There is still much to do. The plan now is to intensify our efforts. With funding and in-kind support from the American Society for Cell Biology, Cancer Research UK, the Company of Biologists, eLife, EMBO, F1000, Hindawi, PLOS, and Wellcome, we have been able to hire a Community Manager, Dr. Anna Hatch, who will be dedicated to coordinating efforts. We also have a newly formed steering group, chaired by myself, which will actively promote DORA. Please feel free to invite any of us to your conference, workshop, university or place of work to talk about research assessment and what DORA can do to help facilitate change. Finally, to help ensure that our collective efforts are well-directed and truly global in scope, we are assembling a broad-based Advisory Group.
As well as raising DORA’s profile, a major task will be to help individuals and institutions bring about real change in research assessment practices. To many people the JIF feels like a convenient and ready-made tool for gauging research performance in hiring, promotion or funding decisions, particularly at triage stages where there are large volumes of applicants and applications. We need to encourage people to think more broadly about assessment – not just the research aspects – but we also need to provide tools to create change in a robust and time-efficient manner. Only by facilitating practical steps will the stranglehold of bad metrics be broken.

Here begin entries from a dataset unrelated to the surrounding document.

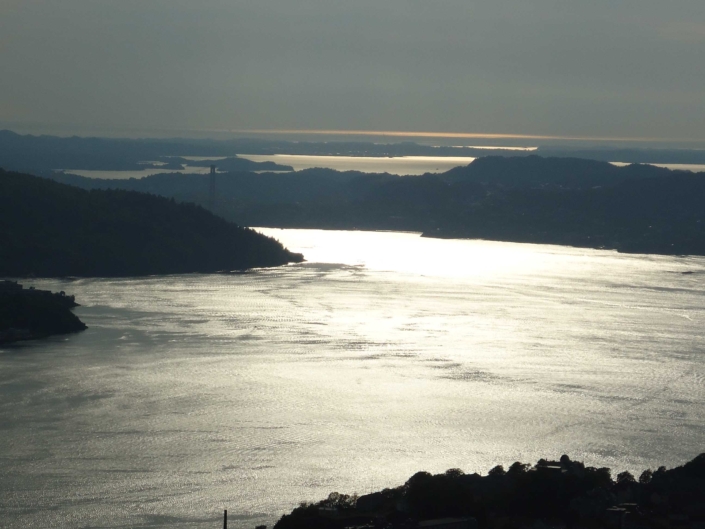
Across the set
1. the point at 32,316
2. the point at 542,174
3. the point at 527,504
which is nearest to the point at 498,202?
the point at 542,174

We have started highlighting good practices on our website. But we are sure there must be many more examples and are keen to find and share them with you. We would like to facilitate discussion between practitioners and anyone who is thinking about improving research assessment where they work.
If you have ideas about what DORA can do to ensure that research and researchers are evaluated intelligently and fairly on their merits, please get in touch.
Here’s to the next five years!
Stephen Curry is a professor and assistant provost at Imperial College London. He is also the chair of the DORA steering committee.